Here is the opening paragraph from the report.
The July 2013 Empire State Manufacturing Survey indicates that conditions for New York manufacturers continued to improve modestly. The general business conditions index rose two points to 9.5. The new orders index rose ten points to 3.8, and the shipments index climbed twenty-one points to 9.0. The prices paid index fell four points to 17.4, pointing to a slower pace of input price increases, while the prices received index fell to 1.1, suggesting that selling prices were little changed. Employment indexes were mixed, and indicated little positive momentum in the labor market. The index for number of employees inched up to 3.3, while the average workweek index remained negative at -7.6. Indexes for the six-month outlook were generally higher -- a sign that optimism about future business conditions had strengthened.

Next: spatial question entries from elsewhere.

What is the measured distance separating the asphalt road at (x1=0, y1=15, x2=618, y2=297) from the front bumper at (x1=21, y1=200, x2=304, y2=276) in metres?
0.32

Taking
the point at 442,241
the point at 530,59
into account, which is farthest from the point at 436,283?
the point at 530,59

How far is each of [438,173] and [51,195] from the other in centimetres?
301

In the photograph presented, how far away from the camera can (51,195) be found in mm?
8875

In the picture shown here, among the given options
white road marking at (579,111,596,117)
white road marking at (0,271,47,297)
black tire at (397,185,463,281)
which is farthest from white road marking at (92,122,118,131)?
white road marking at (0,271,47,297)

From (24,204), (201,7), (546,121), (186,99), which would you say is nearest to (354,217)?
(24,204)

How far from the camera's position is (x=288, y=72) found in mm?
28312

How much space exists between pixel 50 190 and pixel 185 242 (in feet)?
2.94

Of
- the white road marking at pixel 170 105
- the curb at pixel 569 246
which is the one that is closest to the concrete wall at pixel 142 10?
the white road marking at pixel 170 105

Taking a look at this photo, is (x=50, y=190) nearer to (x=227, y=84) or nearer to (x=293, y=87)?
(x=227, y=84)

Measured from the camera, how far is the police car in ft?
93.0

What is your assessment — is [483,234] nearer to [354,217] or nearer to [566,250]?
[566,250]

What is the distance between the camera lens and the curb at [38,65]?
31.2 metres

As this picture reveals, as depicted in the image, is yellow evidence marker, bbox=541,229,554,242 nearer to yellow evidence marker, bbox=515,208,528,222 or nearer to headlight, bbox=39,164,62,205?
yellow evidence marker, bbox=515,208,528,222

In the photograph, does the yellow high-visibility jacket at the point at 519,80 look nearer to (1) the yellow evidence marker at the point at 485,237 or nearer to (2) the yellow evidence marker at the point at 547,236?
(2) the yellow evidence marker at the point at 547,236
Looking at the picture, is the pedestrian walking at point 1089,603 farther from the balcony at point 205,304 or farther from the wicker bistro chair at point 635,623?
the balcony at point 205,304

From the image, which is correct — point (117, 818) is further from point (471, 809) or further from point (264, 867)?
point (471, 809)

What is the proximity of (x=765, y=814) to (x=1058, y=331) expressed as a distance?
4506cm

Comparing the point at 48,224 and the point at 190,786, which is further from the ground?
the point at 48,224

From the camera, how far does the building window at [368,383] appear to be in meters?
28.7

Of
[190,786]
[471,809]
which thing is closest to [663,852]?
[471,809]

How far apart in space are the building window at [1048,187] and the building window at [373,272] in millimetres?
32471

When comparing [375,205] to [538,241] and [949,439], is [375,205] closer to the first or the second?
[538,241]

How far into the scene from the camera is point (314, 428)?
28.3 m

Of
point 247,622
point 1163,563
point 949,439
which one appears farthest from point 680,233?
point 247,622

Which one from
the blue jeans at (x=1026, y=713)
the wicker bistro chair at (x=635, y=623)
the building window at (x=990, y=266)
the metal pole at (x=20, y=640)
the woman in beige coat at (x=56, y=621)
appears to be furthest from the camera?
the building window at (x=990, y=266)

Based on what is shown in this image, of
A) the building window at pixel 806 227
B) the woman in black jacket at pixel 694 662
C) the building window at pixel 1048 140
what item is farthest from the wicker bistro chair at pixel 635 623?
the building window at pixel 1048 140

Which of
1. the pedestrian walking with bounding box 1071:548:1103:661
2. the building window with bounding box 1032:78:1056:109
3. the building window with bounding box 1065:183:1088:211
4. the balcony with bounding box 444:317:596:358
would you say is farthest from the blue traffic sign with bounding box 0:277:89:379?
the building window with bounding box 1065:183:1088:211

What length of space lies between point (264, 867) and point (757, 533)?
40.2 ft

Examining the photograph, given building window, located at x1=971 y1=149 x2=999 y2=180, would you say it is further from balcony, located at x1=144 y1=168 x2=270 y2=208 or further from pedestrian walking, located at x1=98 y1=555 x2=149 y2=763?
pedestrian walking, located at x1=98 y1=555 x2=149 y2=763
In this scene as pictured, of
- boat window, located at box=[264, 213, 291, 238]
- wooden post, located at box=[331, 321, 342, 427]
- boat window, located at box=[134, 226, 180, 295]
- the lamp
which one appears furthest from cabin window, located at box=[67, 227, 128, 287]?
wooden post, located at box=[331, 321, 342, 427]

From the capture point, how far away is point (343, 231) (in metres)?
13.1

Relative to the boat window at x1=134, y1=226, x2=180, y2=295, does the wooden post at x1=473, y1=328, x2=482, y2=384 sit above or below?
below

Here is a chart illustrating both the General Business Conditions and Future General Business Conditions (the outlook six months ahead):
Click this link to access a PDF set of charts of the individual components over the past 12 months.
Since this survey only goes back to July of 2001, we only have one complete business cycle with which to evaluate its usefulness as an indicator for the broader economy. Since the Great Recession, the index contracted for one month in late 2010 and five months in 2011 -- the latter at a shallower level than at present.

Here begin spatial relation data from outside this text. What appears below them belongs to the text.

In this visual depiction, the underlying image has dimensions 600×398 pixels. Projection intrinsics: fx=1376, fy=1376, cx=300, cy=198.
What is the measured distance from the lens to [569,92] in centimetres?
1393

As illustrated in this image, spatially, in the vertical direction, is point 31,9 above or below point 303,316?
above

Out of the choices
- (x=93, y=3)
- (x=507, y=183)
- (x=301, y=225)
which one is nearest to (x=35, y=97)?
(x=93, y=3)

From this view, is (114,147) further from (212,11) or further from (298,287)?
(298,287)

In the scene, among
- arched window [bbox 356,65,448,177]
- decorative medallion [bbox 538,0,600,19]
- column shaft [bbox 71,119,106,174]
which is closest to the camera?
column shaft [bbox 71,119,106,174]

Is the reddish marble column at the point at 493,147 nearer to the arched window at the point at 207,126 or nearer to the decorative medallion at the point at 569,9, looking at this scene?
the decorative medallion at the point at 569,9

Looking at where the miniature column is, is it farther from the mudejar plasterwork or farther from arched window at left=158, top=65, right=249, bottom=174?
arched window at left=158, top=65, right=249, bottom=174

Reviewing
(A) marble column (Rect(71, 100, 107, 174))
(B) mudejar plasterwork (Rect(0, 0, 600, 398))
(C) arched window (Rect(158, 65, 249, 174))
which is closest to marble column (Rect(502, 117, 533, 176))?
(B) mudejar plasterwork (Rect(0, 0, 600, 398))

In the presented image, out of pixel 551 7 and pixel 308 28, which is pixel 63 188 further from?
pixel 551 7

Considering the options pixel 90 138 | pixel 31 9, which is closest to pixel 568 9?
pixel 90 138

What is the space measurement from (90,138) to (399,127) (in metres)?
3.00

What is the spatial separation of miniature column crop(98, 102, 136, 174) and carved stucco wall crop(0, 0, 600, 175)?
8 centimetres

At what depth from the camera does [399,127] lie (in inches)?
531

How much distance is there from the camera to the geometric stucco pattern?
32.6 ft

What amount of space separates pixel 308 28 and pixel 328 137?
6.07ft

The Empire State Survey is focused on manufacturing, so it's only a subset (albeit a very large one) of the Federal Reserve's Industrial Production Index, which covers manufacturing, mining, and electric and gas utilities. The upper left corner in the four-pack below shows a discernible and disconcerting 2012 slowdown in the rate of recovery in Industrial Production. Note that this chart illustrates the percent off the all-time high. This morning I will update the Big Four with the latest Industrial Production data and Real Retail Sales (lower right chart, which requires tomorrow's release of the Consumer Price Index to calculate).
See also the latest ISM Manufacturing Business Activity Index.
I'll keep a close eye on some of the regional manufacturing indicators in the months ahead.